A major cause of the problems associated with the use of polyalkoxylated surfactants is due to the fact that as the fluid containing these surfactants moves through a formation, a chromatographic-type separation of surfactant components takes place. This may be better understood by considering the general chemical composition of a polyalkoxylated surfactant. Generally, such surfactants are prepared by alkoxylating a suitable organic substrate using a strong base or a Lewis acid catalyst such as sodium hydroxide, BF.sub.3 or the like, followed by sulfation or sulfonation. While the resulting product may be purified to some extent, the resulting "pure" surfactant ultimately used in the field is, in reality, a mixture of discrete compounds, each having been alkoxylated to a different extent. For example, when ethoxylating a primary alcohol, ROH, the resulting product may be represented as RO (EO).sub.4.2 H (where EO represents the ethoxy group (C.sub.2 H.sub.4 O) and the subscript 4.2 indicates the average number of ethoxy groups).

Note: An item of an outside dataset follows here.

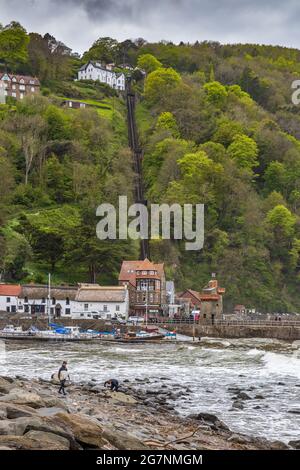 La Lynton and Lynmouth Cliff Railway è una funicolare ad acqua che unisce le città gemelle di Lynton e Lynmouth nel Devon settentrionale, in Inghilterra. Foto Stock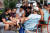 이스라엘 텔아비브에서 젊은이들이 마스크를 벗고 대화를 나누고 있다. [AFP=연합뉴스]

Actually, the product comprises a mixture of adducts and unreacted alcohols, for example EQU R OH, RO(EO).sub.1 H, RO(EO).sub.2 H, RO(EO).sub.3 H, RO(EO).sub.4 H, RO(EO).sub.5 H, RO(EO).sub.6 H, . . . , RO(EO).sub.12 H, . . .
and so forth, in different proportions such that an average value of 4.2 ethoxy groups has been achieved. It has been found that each component compound demonstrates a substantially different surface activity at a given concentration of inorganic salts.
Thus, while the surfactant may possess some properties similar to a purified, single component surfactant and may give acceptable results in small scale laboratory tests, field results can vary substantially due to extensive chromatographic-type separation of one or more components during flooding. A less subtle variation of this problem has been noted previously where a mixture of two (or more) different types of surfactants (cosurfactants) are utilized, such as the approach suggested in U.S. Pat. No. 3,811,505, issued to Fluornoy et al.
Thus, as the surfactant-containing fluid moves through the vast distances of a reservoir (compared to short laboratory cores), the various surfactant components separate. Each separated component is in a similar environment, i.e. reservoir brine of a given inorganic salt concentration. However, except for that discrete component whose properties are acceptable in the reservoir brine, all remaining components exist in an unacceptable environment. In other words, all other discrete components, when separated, will demonstrate poor surface active properties in the reservoir brine.